# Excerpt provided
%%
New Jersey has huge, possibly dangerous, levels of debt, a new report says, but most state officials won’t discuss it.

The New Jersey taxpayer owes tens of thousands of dollars and is in a tax “sinkhole,” but so are many other Americans, the report charges.

That is because New Jersey leaders of both parties have overspent and used accounting “gimmicks” for decades, the report’s author says.

“New Jersey, receives an F in finances,” Truth in Accounting (TIA) Director of Research Bill Bergman told the Epoch Times. And because of bad policies, each Garden State taxpayer now owes tens of thousands of dollars of debts, TIA said.

Garden Staters Deep in the Hole

New Jersey, the report reads, recently “had $31.7 billion available to pay $216.9 billion worth of bills. The outcome was a $185.2 billion shortfall, which breaks down to a burden of $58,300 per taxpayer.”

New Jersey officials, Bergman warns, say the state has a balanced budget. “If this is true,” he asks, “then how is it the state has this massive debt problem?”

Spokespeople for New Jersey Governor Phil Murphy and acting State Comptroller Kevin D. Walsh wouldn’t answer questions when I was doing this story for the Epoch Times. A spokeswoman for the speaker of the New Jersey legislature, Craig J. Coughlin, also declined comment.

Republicans: We’re not Nuts

However, a spokesman for the Republican minority in the New Jersey legislature praised the report. To not accept its conclusions “would be crazy,” says state Assemblyman Hal Wirths (R-Sussex).

Wirths notes TIA “points to pension and health benefit costs as New Jersey’s number one financial problem and they are.”

Wirths says New Jersey has the third highest bonded debt in the nation, $61.3 billion and “far more per capita than the two highest states, California and New York.”
%%
Reproduce the passage of the New Jersey debt article starting at "New Jersey has huge, possibly" and ending at "debts, TIA said.", word for word.

# Collected data
%%
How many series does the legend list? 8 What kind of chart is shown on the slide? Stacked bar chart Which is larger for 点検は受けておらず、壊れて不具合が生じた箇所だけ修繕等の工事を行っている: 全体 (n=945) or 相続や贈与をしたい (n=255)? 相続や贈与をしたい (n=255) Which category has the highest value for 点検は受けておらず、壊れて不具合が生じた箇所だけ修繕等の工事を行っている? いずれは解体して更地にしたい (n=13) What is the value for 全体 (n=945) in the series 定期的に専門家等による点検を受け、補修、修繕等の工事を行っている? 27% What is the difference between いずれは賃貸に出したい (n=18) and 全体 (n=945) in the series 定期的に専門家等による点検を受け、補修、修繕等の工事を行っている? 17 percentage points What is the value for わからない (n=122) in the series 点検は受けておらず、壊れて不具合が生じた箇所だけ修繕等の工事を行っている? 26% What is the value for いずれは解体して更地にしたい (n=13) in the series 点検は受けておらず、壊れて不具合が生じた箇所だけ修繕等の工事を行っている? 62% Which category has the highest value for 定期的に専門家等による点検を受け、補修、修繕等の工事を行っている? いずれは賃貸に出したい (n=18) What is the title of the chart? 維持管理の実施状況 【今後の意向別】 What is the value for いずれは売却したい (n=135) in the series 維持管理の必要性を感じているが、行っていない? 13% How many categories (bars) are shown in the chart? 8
%%
# Answer section
New Jersey has huge, possibly dangerous, levels of debt, a new report says, but most state officials won’t discuss it.

The New Jersey taxpayer owes tens of thousands of dollars and is in a tax “sinkhole,” but so are many other Americans, the report charges.

That is because New Jersey leaders of both parties have overspent and used accounting “gimmicks” for decades, the report’s author says.

“New Jersey, receives an F in finances,” Truth in Accounting (TIA) Director of Research Bill Bergman told the Epoch Times. And because of bad policies, each Garden State taxpayer now owes tens of thousands of dollars of debts, TIA said.